++++ SUPPLIED ENTRIES ++++

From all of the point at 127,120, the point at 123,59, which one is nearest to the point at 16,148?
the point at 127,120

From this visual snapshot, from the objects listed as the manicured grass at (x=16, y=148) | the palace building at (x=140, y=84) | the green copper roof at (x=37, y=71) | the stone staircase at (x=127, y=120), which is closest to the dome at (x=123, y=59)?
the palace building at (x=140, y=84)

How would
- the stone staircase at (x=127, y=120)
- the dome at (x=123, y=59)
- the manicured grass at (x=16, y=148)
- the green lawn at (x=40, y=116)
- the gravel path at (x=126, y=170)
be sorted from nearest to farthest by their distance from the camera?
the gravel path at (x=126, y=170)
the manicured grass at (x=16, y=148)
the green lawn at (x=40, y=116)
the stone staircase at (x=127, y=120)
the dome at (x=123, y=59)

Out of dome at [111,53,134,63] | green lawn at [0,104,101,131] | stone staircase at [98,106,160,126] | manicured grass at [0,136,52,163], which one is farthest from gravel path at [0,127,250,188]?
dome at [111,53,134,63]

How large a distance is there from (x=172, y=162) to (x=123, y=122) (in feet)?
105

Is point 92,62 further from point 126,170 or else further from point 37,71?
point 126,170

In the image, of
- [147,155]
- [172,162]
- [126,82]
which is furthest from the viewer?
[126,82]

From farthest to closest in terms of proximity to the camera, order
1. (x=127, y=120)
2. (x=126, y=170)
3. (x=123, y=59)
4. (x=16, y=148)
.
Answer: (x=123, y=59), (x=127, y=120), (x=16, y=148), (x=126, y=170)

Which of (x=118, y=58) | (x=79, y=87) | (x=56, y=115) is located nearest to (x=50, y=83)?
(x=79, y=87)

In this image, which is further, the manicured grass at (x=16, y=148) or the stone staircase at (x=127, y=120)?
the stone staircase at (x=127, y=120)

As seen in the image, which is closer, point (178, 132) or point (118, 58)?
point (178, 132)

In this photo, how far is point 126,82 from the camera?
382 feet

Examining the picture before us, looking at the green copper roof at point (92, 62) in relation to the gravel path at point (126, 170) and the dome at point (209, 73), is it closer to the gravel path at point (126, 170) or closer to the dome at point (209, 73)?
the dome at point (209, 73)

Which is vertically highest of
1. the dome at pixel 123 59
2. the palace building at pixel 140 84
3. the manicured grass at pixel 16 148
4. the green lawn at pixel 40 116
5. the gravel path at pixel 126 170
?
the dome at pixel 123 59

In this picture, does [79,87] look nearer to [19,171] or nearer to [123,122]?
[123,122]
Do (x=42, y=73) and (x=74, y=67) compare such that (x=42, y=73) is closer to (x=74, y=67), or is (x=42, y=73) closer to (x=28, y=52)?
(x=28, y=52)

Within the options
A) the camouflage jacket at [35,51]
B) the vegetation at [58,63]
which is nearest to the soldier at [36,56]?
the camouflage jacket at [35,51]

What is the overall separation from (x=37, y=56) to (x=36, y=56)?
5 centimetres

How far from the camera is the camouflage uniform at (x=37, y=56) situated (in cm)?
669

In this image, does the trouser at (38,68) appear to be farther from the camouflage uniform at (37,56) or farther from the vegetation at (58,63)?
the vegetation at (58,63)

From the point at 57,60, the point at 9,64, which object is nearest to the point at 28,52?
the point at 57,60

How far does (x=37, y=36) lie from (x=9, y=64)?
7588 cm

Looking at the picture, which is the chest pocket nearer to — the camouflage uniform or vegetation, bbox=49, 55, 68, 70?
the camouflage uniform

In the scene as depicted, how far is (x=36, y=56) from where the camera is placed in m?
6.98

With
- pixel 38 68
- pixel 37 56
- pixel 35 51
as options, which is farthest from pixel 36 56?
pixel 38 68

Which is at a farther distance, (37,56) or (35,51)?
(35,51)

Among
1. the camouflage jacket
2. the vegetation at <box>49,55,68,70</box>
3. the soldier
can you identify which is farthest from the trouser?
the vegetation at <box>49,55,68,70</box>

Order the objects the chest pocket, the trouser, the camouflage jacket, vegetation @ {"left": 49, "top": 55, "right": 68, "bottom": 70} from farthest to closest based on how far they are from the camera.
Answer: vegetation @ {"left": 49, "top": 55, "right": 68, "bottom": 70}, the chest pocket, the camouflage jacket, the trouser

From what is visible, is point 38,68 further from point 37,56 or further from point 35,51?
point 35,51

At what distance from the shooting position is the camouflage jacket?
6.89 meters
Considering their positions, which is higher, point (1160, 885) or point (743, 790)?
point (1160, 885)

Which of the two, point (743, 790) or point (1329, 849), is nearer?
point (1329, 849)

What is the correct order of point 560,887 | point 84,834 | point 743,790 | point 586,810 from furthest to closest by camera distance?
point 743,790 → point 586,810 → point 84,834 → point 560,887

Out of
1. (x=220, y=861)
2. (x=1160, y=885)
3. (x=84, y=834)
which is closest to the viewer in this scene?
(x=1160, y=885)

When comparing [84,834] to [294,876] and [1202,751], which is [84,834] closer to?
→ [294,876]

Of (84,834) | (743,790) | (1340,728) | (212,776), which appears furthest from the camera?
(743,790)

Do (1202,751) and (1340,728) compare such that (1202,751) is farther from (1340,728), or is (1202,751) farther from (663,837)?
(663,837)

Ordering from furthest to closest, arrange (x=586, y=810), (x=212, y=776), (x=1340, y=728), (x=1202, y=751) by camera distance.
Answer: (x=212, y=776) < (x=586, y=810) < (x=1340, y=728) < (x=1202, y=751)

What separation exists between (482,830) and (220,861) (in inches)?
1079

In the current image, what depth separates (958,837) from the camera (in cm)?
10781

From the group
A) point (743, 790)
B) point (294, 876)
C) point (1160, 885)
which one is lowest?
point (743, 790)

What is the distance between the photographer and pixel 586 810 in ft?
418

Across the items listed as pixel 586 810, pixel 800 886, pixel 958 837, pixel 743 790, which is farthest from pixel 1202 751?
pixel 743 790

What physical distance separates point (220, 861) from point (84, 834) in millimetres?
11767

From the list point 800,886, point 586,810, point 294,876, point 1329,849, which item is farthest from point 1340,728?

++++
++++ SUPPLIED ENTRIES ++++

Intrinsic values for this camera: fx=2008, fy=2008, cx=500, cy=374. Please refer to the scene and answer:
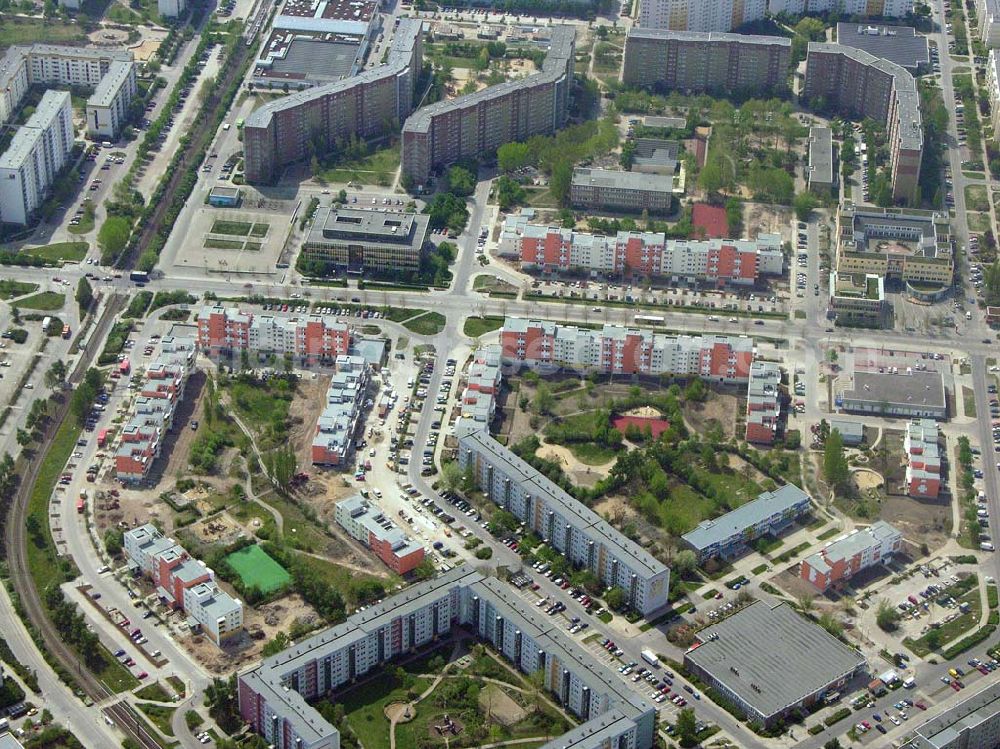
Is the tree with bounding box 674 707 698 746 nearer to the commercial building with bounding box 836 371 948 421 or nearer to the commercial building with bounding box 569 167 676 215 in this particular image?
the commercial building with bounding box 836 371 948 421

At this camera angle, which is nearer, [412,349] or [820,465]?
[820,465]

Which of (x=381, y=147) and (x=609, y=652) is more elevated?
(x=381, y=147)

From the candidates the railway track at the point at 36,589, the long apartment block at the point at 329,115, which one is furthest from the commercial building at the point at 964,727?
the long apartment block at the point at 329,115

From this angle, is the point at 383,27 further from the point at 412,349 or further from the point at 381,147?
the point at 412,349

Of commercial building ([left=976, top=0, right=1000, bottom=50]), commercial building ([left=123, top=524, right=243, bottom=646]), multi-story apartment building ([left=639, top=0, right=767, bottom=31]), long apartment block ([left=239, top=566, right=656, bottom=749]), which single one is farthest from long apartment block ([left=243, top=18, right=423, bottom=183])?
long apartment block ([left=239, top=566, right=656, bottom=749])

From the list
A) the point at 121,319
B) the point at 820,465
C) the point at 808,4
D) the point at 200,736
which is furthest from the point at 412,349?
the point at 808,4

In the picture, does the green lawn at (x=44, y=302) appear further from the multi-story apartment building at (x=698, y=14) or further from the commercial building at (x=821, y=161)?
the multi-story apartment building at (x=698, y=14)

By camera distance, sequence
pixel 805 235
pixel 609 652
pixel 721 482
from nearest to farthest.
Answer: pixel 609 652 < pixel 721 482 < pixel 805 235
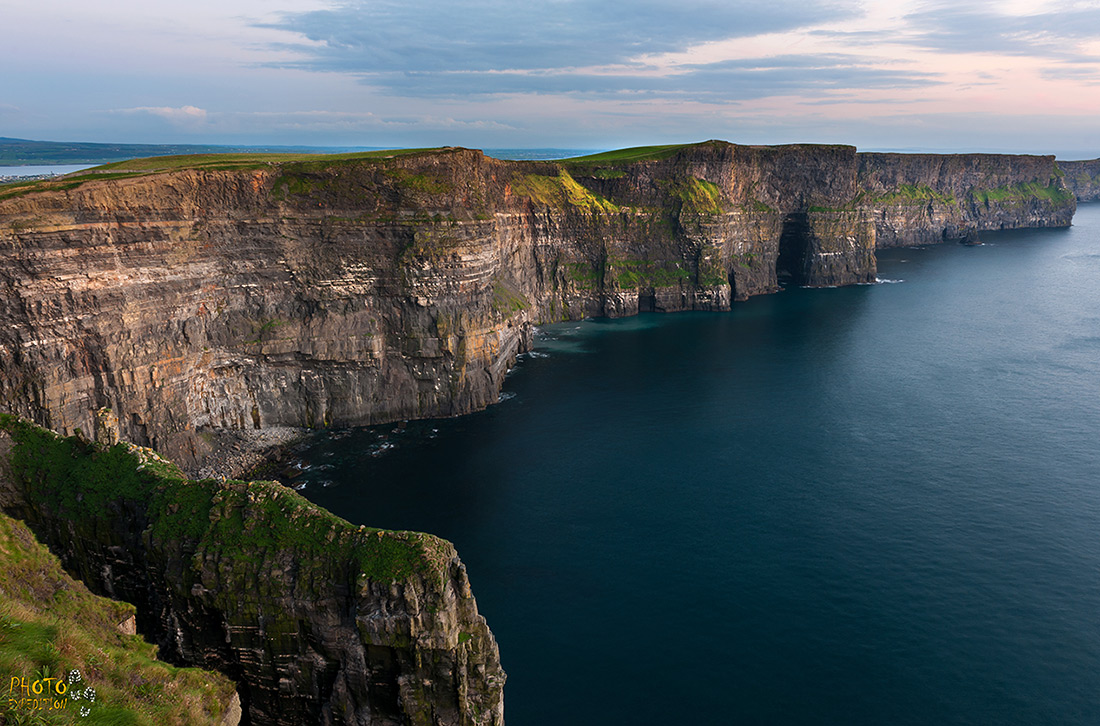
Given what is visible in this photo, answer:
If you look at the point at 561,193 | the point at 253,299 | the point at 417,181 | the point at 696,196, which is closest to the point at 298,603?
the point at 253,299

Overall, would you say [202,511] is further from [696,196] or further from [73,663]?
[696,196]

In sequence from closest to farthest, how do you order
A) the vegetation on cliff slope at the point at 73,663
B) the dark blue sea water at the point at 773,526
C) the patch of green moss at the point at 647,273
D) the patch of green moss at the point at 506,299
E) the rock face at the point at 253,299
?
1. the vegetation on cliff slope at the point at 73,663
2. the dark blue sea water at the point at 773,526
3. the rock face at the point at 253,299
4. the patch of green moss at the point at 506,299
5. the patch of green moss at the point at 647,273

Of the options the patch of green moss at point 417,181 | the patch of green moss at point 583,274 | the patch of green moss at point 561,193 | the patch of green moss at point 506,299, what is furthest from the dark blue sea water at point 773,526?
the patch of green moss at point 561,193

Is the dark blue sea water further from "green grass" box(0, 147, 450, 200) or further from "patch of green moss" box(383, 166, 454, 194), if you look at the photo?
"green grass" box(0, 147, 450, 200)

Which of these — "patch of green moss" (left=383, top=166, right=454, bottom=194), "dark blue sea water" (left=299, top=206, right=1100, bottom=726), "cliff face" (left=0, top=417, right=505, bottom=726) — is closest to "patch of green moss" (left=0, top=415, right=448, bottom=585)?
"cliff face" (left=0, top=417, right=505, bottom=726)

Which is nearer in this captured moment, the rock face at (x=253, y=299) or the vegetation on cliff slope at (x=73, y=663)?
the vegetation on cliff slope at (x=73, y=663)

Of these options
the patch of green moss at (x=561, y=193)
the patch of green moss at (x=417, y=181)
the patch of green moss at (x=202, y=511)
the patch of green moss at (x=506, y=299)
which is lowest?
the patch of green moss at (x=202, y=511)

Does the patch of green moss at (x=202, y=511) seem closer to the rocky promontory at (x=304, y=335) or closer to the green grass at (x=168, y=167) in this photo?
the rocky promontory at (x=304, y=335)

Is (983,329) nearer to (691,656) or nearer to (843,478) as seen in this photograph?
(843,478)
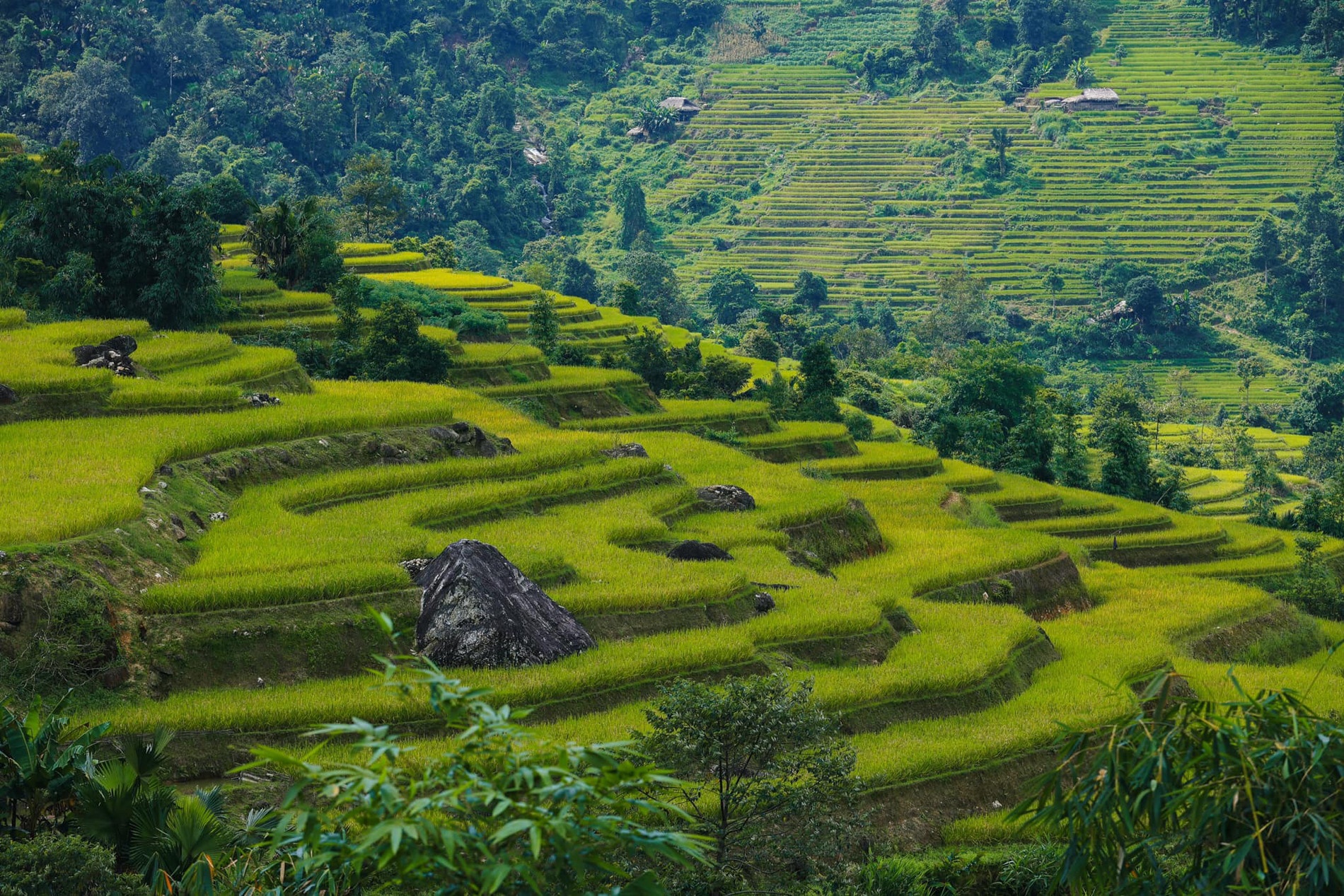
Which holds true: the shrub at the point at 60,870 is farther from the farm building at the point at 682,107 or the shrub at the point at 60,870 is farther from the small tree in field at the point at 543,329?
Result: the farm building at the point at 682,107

++++

* [SET PROBLEM] Copy out word for word the lines of the records above, starting at the line that contains "Overall, would you" and ending at the line that contains "5. the patch", with both of those lines included.

* [EXPECTED ANSWER]
Overall, would you say [202,511] is further from [696,196] or further from [73,663]?
[696,196]

In sequence from closest to farthest, how do you order
A) the vegetation on cliff slope at the point at 73,663
B) the dark blue sea water at the point at 773,526
C) the patch of green moss at the point at 647,273
D) the patch of green moss at the point at 506,299
E) the rock face at the point at 253,299
?
1. the vegetation on cliff slope at the point at 73,663
2. the dark blue sea water at the point at 773,526
3. the rock face at the point at 253,299
4. the patch of green moss at the point at 506,299
5. the patch of green moss at the point at 647,273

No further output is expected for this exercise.